Bathing a New Born Baby

Bathing a New Baby

The first bath can be a little scary – your precious newborn in water is slippery, your confidence as a parent is a little shaky, and you’re probably very tired and sore!!

We’ve compiled some of our favourite tips for getting started – be sure to comment below about anything that helped you!!

Have everything ready before you undress your baby. You will need:

  • a small towel
  • a change pad/large folded towel
  • nappy
  • change of clothes
  • You may also want a thermometer, any creams and soaps, a large wrap or cloth nappy.

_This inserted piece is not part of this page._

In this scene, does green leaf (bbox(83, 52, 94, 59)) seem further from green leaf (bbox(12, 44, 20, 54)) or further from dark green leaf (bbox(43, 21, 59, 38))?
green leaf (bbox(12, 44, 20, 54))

You can use the kitchen sink instead of a baby bath.  You can also shower your baby, but you will need two sets of hands.

bath_kitchensinkRemember that you cannot leave your baby in the bath alone (even when they can sit) or laying on the change table (even if they cant roll yet).  So just ignore the ringing phone or anything else, and focus on your baby.

Bathing baby is a really neat activity for Dads and babies to bond, and is something your partner can help you with.

The traditional and safe temperature is lukewarm 37 deg. However this can be too cold and unpleasant for some babies – consider a warmer bath (closer to the temperature you would shower at, 40 deg). Always test the water with your elbow or wrist, or a Bath Thermometer to make sure it is safe.

Babies don’t get very dirty so there is no need for harsh soaps or lotions on their precious skin. Just use water and a soft cloth! When you are ready to use soap, consider something organic and gentle, like Organic Shampoo andOrganic Body Wash.

Position your hand and fingers into an ‘L’  shape (if you are left handed, you may use your right hand to make a backwards L!). Fit your baby into this L so that her head and neck is supported by your hand and wrist, and your thumb scoops under her armpit to hold her in place.

Gently wash all over, starting with her head.  Continue speaking to baby in a soft and soothing voice.  Make sure you wash under their fat rolls, and try to open their clenched fist to wash their fingers and palms.  There is no need to be intrusive on the genital area, just a gentle swipe is fine.  Scoop her out of the bath and into a cuddly towel.

Always wash eyes separately – you don’t even have to do this in the bath. To wash baby’s eyes, use a clean cloth to wipe gently from the inside to the outside of the eye in one smooth stroke. Repeat with a clean part of the cloth for the other eye. If your babes eyes are gunky, use saline solution and cotton balls – throw the cotton ball away after each sweep. A little breastmilk in each eye can help.

If your precious bundle is blessed with gorgeous little rolls, make sure they are very dry after the bath, use baby powder or pure cornflour. Moisturise any dry skin with Baby Moisturiser.

For younger babes, or winter babies, wash their hair and face before putting them into the bath.

There is no need to wash your baby every day. You can even just sponge bath. Keep it easy for you!   Many parents use the bath as a part of the evening routine which can help settle babe for the night, and Dad’s enjoy the bonding time.

Baby Doesn’t Enjoy Bath

We hear from lots of friends who report that their baby doesn’t enjoy a bath. We have found great success with these two tips.  The first is to make the water a little warmer – the same temperature as we shower in.  The second tip is to wrap baby to put her into the bath. Use a clean dry cloth nappy or light wrap, and when baby has been undressed, wrap her. Lay her into the bath and when she is settled, unwrap her (leave the wrap in the bath when you get her out). We found this stops the startle reflex and eased her into the sensation.

Ask the nurses in the hospital to help you with the first bath, it really helps get your confidence up and if you’re tired you can just watch!